A more sustainable approach with your available resources would be thick provisioning ~50GB per VM (if deploying 16 instances) and if you wanted to ensure continued performance, then consider 6/7GB RAM instead.
Thanks for your comment!
Overcommitting memory actually seems to work, at least initially, when the memory that's used, as oppsed to the memory that's allocated, is within the available hardware amount plus swap.
Adding some swap on the node and on the VPSes seems reasonable, except for the issue that the swap file can keep sensitive information cached.
I haven't tried over committing memory enough to arrive at a fault, for example an OOM fault.
I haven't studied the code enough to know how the memory allocations are handled and how the actual memory in use is determined relative to the allocations and what is being run. It seems clear, though, that mere overallocation is not itself enough to cause an immediate problem.
@beanman109 Do you know the qemu and the kernel code well enough to provide insight into how the memory allocation works? I would be interested in anything you can teach me. Thanks again!

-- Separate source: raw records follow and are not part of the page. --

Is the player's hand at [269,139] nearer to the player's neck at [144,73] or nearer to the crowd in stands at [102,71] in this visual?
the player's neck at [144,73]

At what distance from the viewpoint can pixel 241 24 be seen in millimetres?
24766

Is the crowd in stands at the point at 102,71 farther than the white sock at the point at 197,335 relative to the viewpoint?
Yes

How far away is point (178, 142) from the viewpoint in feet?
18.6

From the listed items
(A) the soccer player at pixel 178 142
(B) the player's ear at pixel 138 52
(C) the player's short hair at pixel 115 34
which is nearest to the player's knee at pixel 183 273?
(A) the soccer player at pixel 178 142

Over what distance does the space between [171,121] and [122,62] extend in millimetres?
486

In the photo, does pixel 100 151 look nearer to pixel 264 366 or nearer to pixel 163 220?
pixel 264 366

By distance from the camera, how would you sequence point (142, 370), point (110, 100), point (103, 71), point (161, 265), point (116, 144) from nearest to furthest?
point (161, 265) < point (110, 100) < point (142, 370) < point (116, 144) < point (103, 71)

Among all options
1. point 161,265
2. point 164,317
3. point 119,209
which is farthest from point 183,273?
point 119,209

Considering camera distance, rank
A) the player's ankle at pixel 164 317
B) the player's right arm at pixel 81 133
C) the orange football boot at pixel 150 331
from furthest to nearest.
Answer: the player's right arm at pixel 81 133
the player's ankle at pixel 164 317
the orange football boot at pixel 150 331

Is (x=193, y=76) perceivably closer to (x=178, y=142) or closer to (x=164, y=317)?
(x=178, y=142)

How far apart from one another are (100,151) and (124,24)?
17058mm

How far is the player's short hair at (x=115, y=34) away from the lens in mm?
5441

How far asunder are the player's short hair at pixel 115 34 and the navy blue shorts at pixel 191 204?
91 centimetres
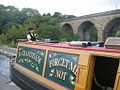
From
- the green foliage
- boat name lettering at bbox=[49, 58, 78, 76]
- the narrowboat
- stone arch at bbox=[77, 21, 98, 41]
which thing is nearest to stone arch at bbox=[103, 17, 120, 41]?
the green foliage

Sounds correct! Thank you!
Maybe we could resolve this issue by deploying less than 16 instances. For right now, the current plan is to deploy the first round of only 8 instances.
RAM: 8 GB
RAM: 6 GB
Disk: 69 GB
Disk: 50 GB
Sorry all I know is when I sell VPS if I have 128GB of RAM I can fit 512 VPS with 1GB on that, complaints about VPS crashing normally only start coming in after the 2nd month and at that point I've long made off with the money
Congrats!
FWIW I didn't add the swap. It was already present. I might increase it at some point.
Thanks again!
I think 2 cores might be a little too less. This could be compensated by aggressive cleanup of VMs that are high consuming but 4 cores would be nicer
@Protocol903 I get your point that 4 cores are nicer than 2. The view I sense in the wind is that people don't want overselling. For example, what would you think if, when you started using your four cores a little more, your account was aggressively cleaned up? Maybe I'm wrong, though. Best wishes! Tom
A possible solution might be to make 16 automatic NAT VPSes with BashVM, and then manually allocate the first 8 to macvtap and their own individual IPv4s.

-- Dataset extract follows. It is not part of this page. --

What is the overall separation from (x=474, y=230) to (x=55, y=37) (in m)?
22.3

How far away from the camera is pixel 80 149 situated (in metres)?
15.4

Hmm. Thats a fair point. It would be very difficult to be fair and find a sweet spot in antiabuse cleanups. How does 3 sound? 8G3C would fit perfectly fine for a medium-low application that dont require heavy CPU operation. Hell, 6G3C would be nice too but if I were you, I would personally stick with 8G3C to discourage people from using swap to compensate for lack of RAM.
Low IO speed is more painful than slightly high CPU steal.
Nice!
Excellent! Now there are 16 VPSes ready to go. The above yabs is from inside the first VPS.
These VPSes are IPv4 NAT plus IPv6. They each should have 20 IPv4 ports, one of which is assigned to ssh.
Maybe the first 8 can be adjusted from NAT to macvtap. . . .
When these VPSes are distributed I need to remember to turn them on and to enable autostart.
Getting closer to launch. . . .
Which OS/distro will they be running?
Nice YABS you've got there ๐ฅ
@BasToTheMax
Thanks to @dan_onlyservers and @netixen for the kind server donation!
Thanks to @babywhale for BashVM!
If I (ever) get one, would it be possible to install alpine (or debian)? ๐
I tried installing Debian 12 with BashVM. On this node, running Ubuntu 24.04.2, here seemed to be network issues with Debian 12 VPSes. It's probably some simple mistake that I made.
Also, I don't remember seeing Alpine listed among the OS choices offered by BashVM.
So the answer is, "Not right now, but maybe a bit later."
Reminder to myself: Make a set of backups of the original installs.